Exercise materials:

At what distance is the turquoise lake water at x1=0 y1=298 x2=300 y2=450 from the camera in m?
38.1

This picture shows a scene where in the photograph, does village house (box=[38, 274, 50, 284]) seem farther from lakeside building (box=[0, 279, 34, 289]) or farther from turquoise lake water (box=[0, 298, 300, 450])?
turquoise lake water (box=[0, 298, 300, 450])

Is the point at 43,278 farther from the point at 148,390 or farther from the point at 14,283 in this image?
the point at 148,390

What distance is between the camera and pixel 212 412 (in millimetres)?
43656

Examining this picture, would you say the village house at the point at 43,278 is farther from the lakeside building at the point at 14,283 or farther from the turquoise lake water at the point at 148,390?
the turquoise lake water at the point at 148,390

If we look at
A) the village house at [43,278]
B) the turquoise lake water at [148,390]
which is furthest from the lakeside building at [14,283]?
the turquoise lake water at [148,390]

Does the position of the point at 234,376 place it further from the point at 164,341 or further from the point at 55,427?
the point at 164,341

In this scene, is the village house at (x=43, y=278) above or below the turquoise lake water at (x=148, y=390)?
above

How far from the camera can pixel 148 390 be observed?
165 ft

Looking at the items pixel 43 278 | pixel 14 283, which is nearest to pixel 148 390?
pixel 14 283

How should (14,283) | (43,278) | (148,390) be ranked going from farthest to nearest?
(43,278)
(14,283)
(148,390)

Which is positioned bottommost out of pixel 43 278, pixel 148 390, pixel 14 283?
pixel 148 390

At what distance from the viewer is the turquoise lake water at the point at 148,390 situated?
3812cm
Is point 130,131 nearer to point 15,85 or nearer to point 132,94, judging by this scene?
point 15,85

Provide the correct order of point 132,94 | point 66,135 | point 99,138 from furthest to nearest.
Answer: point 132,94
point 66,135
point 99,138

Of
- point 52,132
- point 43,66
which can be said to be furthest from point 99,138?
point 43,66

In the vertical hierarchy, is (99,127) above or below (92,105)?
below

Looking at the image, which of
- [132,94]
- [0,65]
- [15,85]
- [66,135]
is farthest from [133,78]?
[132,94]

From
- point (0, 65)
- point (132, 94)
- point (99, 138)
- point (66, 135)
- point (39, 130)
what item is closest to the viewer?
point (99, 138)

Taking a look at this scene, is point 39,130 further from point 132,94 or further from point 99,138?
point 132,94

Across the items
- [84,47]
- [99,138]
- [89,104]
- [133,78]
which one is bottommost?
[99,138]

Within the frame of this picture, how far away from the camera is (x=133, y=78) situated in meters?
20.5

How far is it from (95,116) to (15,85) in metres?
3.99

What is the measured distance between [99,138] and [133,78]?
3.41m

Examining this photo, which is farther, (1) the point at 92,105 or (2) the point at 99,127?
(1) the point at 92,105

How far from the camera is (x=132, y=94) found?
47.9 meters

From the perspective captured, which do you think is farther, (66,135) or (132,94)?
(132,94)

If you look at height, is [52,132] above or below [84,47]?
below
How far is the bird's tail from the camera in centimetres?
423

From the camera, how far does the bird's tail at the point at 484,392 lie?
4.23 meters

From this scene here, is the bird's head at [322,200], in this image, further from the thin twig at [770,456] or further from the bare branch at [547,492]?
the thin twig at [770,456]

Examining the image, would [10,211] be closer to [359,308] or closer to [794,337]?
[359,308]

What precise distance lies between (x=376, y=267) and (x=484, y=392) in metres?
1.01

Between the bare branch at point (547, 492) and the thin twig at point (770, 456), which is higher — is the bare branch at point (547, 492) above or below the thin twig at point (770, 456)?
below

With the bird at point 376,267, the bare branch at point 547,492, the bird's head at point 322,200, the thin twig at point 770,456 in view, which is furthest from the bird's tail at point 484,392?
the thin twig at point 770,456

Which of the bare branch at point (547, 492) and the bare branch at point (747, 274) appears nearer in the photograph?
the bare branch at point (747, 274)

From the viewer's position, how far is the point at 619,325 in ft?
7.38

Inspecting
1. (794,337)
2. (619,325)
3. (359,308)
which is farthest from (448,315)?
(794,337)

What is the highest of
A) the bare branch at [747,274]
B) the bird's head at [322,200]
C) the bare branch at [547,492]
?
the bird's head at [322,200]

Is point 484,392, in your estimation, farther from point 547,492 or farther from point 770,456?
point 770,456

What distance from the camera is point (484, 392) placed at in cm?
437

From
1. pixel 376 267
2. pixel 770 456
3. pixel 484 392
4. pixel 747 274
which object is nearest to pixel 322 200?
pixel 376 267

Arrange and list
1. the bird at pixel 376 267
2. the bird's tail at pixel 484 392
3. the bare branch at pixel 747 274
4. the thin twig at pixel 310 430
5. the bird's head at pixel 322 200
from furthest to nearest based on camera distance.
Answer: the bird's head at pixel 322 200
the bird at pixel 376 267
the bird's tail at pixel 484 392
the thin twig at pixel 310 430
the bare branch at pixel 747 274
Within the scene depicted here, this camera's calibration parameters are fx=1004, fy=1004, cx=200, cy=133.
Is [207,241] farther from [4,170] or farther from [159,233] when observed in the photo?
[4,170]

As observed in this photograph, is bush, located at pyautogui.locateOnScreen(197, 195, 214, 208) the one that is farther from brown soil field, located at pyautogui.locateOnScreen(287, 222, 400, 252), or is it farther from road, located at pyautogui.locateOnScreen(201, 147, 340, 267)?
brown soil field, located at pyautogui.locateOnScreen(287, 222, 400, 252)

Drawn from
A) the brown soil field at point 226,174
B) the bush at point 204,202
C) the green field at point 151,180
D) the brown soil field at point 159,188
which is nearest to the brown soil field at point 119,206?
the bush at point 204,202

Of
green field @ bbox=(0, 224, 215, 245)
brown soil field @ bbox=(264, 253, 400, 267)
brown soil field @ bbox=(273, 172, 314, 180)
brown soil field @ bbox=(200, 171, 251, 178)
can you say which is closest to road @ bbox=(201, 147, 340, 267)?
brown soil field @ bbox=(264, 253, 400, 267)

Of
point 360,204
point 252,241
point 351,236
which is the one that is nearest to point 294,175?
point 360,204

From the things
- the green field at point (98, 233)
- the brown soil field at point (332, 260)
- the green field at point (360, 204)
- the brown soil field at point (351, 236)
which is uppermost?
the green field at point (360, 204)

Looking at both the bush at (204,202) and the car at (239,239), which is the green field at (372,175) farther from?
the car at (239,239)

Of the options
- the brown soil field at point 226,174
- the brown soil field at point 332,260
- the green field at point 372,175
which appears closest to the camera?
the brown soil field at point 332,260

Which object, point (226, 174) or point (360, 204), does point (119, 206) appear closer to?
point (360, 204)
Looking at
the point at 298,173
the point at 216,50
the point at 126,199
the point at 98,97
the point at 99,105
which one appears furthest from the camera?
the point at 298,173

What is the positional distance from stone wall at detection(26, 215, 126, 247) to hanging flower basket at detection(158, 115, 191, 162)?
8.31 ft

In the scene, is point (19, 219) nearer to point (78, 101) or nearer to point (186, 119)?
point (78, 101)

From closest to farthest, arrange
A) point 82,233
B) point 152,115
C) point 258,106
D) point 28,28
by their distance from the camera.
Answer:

What you will do:
Print exactly the lines from the one with "From the things" through the end of the data, inclusive.

Answer to this task:
From the things
- the green field at point (98, 233)
- the brown soil field at point (332, 260)
- the green field at point (360, 204)
- the brown soil field at point (351, 236)
which is uppermost?
the green field at point (360, 204)

Looking at both the bush at (204,202) and the car at (239,239), which is the green field at (372,175) farther from?
the car at (239,239)

Of the options
- the brown soil field at point 226,174
- the brown soil field at point 332,260
- the green field at point 372,175
which appears closest to the camera?
the brown soil field at point 332,260

Which object, point (226, 174) or point (360, 204), does point (119, 206) appear closer to?
point (360, 204)
Looking at
the point at 298,173
the point at 216,50
the point at 126,199
the point at 98,97
the point at 99,105
which one appears furthest from the camera?
the point at 298,173

What is the positional distance from stone wall at detection(26, 215, 126, 247) to hanging flower basket at detection(158, 115, 191, 162)?
8.31 ft

In the scene, is point (19, 219) nearer to point (78, 101) or nearer to point (186, 119)?
point (78, 101)

From closest to farthest, arrange
A) point 82,233
B) point 152,115
C) point 258,106
D) point 28,28
by their distance from the camera.
Answer:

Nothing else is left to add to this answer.